_Passage:_
-- -- --
Sound crazy? A bit of rewilding is under way. Until the late Pleistocene, the 110-pound bolson tortoise was widely distributed across the southwestern United States. Today it survives only in a small part of northern Mexico and is critically endangered. It could easily be brought back to protected sites like Big Bend National Park in Texas and private ranches in the southwest. One ranch in New Mexico is already considering hosting a small group of tortoises. There have been no objections to bringing back these plant-eaters, which are the size of coffee tables.
Horses originated in North America 50 million years ago. Today feral European horses run wild in the west and are widely viewed as pests. Instead, they could be treated as proxies for the American species that went extinct in the late Pleistocene. Camel species, too, used to live here. The Bactrian camel, now endangered in the Gobi desert, could come back to replace the related, extinct species that once roamed.
-- -- --
_Data lines:_

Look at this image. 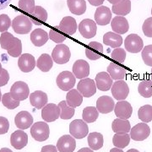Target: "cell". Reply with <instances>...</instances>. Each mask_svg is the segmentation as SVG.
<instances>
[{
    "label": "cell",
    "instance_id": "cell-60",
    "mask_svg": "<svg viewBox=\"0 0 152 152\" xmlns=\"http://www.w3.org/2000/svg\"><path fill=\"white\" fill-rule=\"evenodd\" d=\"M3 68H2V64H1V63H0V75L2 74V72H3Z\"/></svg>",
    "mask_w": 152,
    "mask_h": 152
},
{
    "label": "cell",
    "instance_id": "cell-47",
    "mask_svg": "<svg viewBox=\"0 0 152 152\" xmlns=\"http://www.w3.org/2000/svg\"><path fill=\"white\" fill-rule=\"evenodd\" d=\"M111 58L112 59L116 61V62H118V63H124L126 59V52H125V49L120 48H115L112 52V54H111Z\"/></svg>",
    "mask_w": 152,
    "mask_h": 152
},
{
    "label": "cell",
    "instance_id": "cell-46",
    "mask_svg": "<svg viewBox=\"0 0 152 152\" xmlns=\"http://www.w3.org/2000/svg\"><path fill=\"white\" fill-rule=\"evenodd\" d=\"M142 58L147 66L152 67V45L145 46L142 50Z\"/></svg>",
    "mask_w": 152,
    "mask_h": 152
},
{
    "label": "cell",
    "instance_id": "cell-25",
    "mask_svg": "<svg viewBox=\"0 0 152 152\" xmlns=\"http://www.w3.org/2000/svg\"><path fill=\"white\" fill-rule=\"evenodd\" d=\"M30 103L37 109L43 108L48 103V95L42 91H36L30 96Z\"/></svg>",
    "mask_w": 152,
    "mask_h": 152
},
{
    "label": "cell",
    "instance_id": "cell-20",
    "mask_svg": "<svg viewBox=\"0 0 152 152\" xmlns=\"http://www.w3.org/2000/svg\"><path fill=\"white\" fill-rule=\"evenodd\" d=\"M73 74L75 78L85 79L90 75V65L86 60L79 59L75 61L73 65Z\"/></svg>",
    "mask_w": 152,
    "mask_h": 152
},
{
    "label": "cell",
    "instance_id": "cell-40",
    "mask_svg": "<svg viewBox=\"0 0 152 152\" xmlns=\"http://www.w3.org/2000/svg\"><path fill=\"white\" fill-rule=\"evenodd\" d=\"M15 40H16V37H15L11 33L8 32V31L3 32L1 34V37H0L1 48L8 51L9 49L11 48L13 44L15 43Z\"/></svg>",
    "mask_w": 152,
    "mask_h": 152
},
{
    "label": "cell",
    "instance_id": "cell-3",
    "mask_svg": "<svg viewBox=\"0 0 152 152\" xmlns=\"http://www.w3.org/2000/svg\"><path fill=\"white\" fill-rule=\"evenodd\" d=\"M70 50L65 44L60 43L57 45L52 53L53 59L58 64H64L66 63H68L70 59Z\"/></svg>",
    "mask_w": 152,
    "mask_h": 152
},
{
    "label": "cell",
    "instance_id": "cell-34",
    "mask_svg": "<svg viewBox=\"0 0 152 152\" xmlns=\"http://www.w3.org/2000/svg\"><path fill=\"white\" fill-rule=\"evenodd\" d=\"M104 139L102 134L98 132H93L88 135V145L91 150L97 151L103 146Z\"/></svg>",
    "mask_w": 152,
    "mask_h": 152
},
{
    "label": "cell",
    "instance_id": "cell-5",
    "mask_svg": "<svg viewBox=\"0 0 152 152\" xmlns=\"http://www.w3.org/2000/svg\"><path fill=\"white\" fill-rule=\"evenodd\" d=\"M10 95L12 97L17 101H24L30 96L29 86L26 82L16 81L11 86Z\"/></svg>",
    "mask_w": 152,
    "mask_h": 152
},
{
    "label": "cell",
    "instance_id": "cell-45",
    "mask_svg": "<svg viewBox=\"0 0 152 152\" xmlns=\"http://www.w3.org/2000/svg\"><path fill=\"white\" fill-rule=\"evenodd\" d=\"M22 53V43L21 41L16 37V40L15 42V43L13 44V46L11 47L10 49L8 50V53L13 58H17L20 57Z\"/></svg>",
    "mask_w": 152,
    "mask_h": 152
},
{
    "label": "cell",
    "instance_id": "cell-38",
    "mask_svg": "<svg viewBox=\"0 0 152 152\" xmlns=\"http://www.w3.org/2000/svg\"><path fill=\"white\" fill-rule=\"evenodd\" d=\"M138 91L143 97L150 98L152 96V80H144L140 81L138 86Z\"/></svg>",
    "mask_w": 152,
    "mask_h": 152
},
-- -- --
_Exercise requirements:_
1) Quote the rewilding passage from "Sound crazy? A" up to and including "of coffee tables.".
2) Turn the paragraph of the rewilding passage that opens with "Horses originated in North America" into a short bulleted list of its main facts.

_Full solutions:_
1)
Sound crazy? A bit of rewilding is under way. Until the late Pleistocene, the 110-pound bolson tortoise was widely distributed across the southwestern United States. Today it survives only in a small part of northern Mexico and is critically endangered. It could easily be brought back to protected sites like Big Bend National Park in Texas and private ranches in the southwest. One ranch in New Mexico is already considering hosting a small group of tortoises. There have been no objections to bringing back these plant-eaters, which are the size of coffee tables.

2)
- Horses originated in North America 50 million years ago.
- Feral European horses now run wild in the west and are widely viewed as pests.
- They could instead be treated as proxies for the American species that went extinct in the late Pleistocene.
- Camel species also used to live here.
- The Bactrian camel, now endangered in the Gobi desert, could come back to replace the related extinct species that once roamed here.